Луча по-настоящему другой кот. Для нас другой. Он дается в руки, сам приходит посидеть на коленях, пьет воду из миски, живо интересуется человеческой едой, урчит на всю рязанскую и не боится посторонних. Он уже откликается на «Лучано», боится громкого «Шшшшш» и быстрее всех удирает при словах «по-попе-терапия». Оправдывая свое имя, по любому мало мальски важному поводу поет серенады. На бис перед холодильником по вечерам исполняет O Sole Mio. Все аплодируют.

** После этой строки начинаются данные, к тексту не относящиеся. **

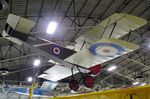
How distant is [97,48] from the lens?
446 inches

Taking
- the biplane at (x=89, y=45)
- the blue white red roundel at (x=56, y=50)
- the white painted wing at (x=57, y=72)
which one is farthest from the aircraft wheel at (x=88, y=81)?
the blue white red roundel at (x=56, y=50)

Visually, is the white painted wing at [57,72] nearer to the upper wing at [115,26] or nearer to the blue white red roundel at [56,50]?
the upper wing at [115,26]

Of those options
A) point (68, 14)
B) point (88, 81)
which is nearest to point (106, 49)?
point (88, 81)

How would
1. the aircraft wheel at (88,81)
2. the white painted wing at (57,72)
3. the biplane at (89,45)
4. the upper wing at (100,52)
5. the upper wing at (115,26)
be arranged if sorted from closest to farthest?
the biplane at (89,45) < the upper wing at (100,52) < the upper wing at (115,26) < the aircraft wheel at (88,81) < the white painted wing at (57,72)

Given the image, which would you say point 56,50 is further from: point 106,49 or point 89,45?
point 106,49

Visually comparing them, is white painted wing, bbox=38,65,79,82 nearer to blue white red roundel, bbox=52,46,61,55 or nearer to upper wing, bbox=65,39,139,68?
upper wing, bbox=65,39,139,68

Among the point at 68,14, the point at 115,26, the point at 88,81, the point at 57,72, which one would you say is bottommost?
the point at 88,81

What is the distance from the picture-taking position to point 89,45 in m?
12.8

Луча все никак не возьмет в толк, отчего большой серый кот Панайотис ему не рад. Пане вобщем-то было бы пофигу, если бы Луча его не трогал. Но Луча не теряет надежды нежно Паню обнять и предпринимает попытки примерно раз в час. Отдельной строкой идут попытки напрыгнуть на Паню сверху, пока он, озираясь, идет вдоль кровати. Ну а уж пройти мимо Паниного хвоста и не потрогать его — как так?!. Паня всего этого ни понять, ни простить не может, оттого ор и шипение в квартире стоят, практически, постоянно.
Каждый день в 11 вечера Луча начинает так сладко зевать, что спать сразу начинают хотеть все.
Засыпаем мы идиллически. Луча ложится рядом со мной и кладет мне голову или лапу на плечо, а когда я поворачиваюсь, беру его за лапу, так и спим. Просыпаюсь я обычно в пять утра от того, что он начинает вить у меня гнездо на голове или просто хочет пожевать мое ухо, ну и урчит при этом так, что окна дрожат. Отказов Луча не принимает, поэтому бывает либо изгнан, либо кукуем вместе до 7 утра в обнимку.
Пока не откликается, но скоро, скорее всего, начнет на: Котик мой золотой, Гепард мой плюшевый и Рысь моя сладкая.